──────── Excerto do texto

Algumas das razões apontadas para o incumprimento do protocolo nestes mesmos estudos e na nossa amostra são a não compreensão do algoritmo, a desvalorização do valor dos scores de probabilidade pré-teste e o entendimento de que os D-dímeros nada acrescem ao diagnóstico de doentes com alta probabilidade pré-teste. Quanto à realização de angio-TC após D-dímeros positivos, compreendemos que em algumas situações a clínica e restantes exames de diagnóstico doente podem ser tão sugestivos de diagnóstico alternativo que os clínicos acabam por considerar muito pouco provável a existência de TEV e não realizam imagem. No entanto, nestas situações os D-dímeros nunca deveriam ter sido pedidos inicialmente. Um estudo com participação de 6 países Europeus apresentou 2 casos clínicos tipo, um de EP e outro de TVP e pediu a vários clínicos do SU que procedessem ao diagnóstico e orientação.16 Vários erros no seguimento do protocolo foram documentados, corroborando as razões que apontamos acima.

────────────────
──────── Conteúdo dos dados

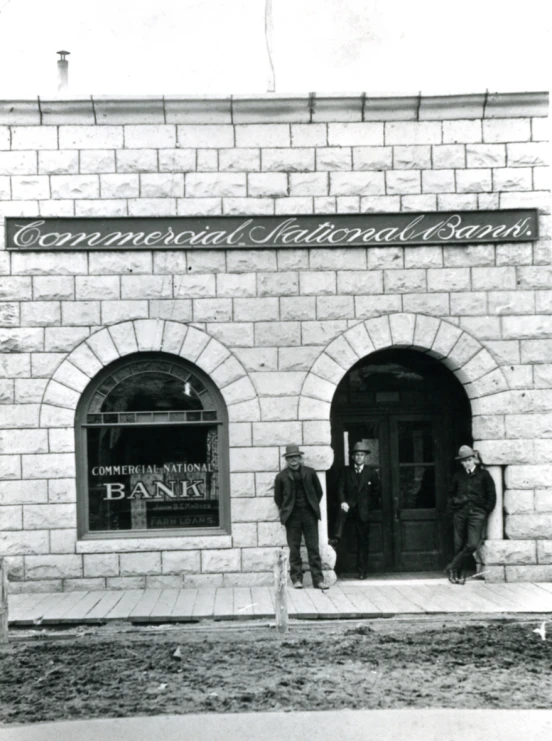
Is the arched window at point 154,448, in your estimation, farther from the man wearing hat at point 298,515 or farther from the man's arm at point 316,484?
the man's arm at point 316,484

────────────────

# Descrição do exercício:
Transcreva na íntegra o excerto sobre o incumprimento do protocolo de diagnóstico com D-dímeros, sem alterar nenhuma palavra ou sinal de pontuação.

# Resposta:
Algumas das razões apontadas para o incumprimento do protocolo nestes mesmos estudos e na nossa amostra são a não compreensão do algoritmo, a desvalorização do valor dos scores de probabilidade pré-teste e o entendimento de que os D-dímeros nada acrescem ao diagnóstico de doentes com alta probabilidade pré-teste. Quanto à realização de angio-TC após D-dímeros positivos, compreendemos que em algumas situações a clínica e restantes exames de diagnóstico doente podem ser tão sugestivos de diagnóstico alternativo que os clínicos acabam por considerar muito pouco provável a existência de TEV e não realizam imagem. No entanto, nestas situações os D-dímeros nunca deveriam ter sido pedidos inicialmente. Um estudo com participação de 6 países Europeus apresentou 2 casos clínicos tipo, um de EP e outro de TVP e pediu a vários clínicos do SU que procedessem ao diagnóstico e orientação.16 Vários erros no seguimento do protocolo foram documentados, corroborando as razões que apontamos acima.